### Passage to read
···
Published in the Archives of Dermatology in October, the study analyzed the risk of developing NSF for patients already in the at-risk group. Researchers studied patients who were exposed to NSF at the Mayo Clinic between 1999 and 2006. This included 94,917 patients exposed to MRI contrast agents, 3779 patients on hemodialysis, 1694 patients with renal transplants, and 717 patients with liver transplants, as well as 61 patients who were clinically diagnosed as having NSF.

Among the patients who developed NSF were eight out of 827 on dialysis and four out of 527 with renal transplants. None of the 327 patients with liver transplantation developed NSF.

Researchers concluded that the study "demonstrates a 77-fold higher risk of NSF among patients who undergo hemodialysis and a 69-fold higher risk in patients with renal transplantation. This increased risk is thought to be associated with poor clearance of most GBCAs."

Gadolinium-based contrast agents are used in MRIs to provide a clearer picture for diagnosis by differentiating blood vessels from nearby tissue. However, the gadolinium is expelled from the body through the kidneys. In patients with compromised kidney function, the gadolinium is not efficiently expelled from the body.
···
### List of tasks
1. From the passage on NSF risk in dialysis and transplant patients, extract the portion starting with "Among the patients" and going on through "transplantation developed NSF.".
2. Continue the passage on NSF risk from gadolinium contrast agents, beginning after its last sentence.

### Collected data
···
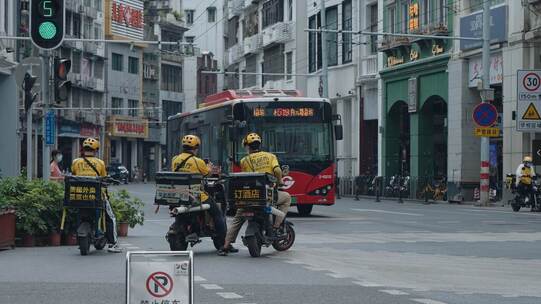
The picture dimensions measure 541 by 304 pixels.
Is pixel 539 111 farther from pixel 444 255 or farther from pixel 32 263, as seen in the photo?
pixel 32 263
···
### Answers to this exercise
1.
Among the patients who developed NSF were eight out of 827 on dialysis and four out of 527 with renal transplants. None of the 327 patients with liver transplantation developed NSF.

2.
Patients with NSF experience a thickening of the skin around their joints, which makes movement increasingly difficult. Excessive scar tissue also forms around the tissue surrounding internal organs. This can eventually be fatal, as the organs are unable to function properly. Nephrogenic Systemic Fibrosis is a very painful and debilitating disorder.

Gadolinium-based contrast agents now carry a black box warning alerting patients to the risk of NSF (also known as nephrogenic fibrosing dermopathy). An FDA advisory committee will meet on December 8, 2009 to examine the warnings associated with gadolinium-based contrast agents. The committee will determine whether some agents should be contra-indicated for patients with kidney problems.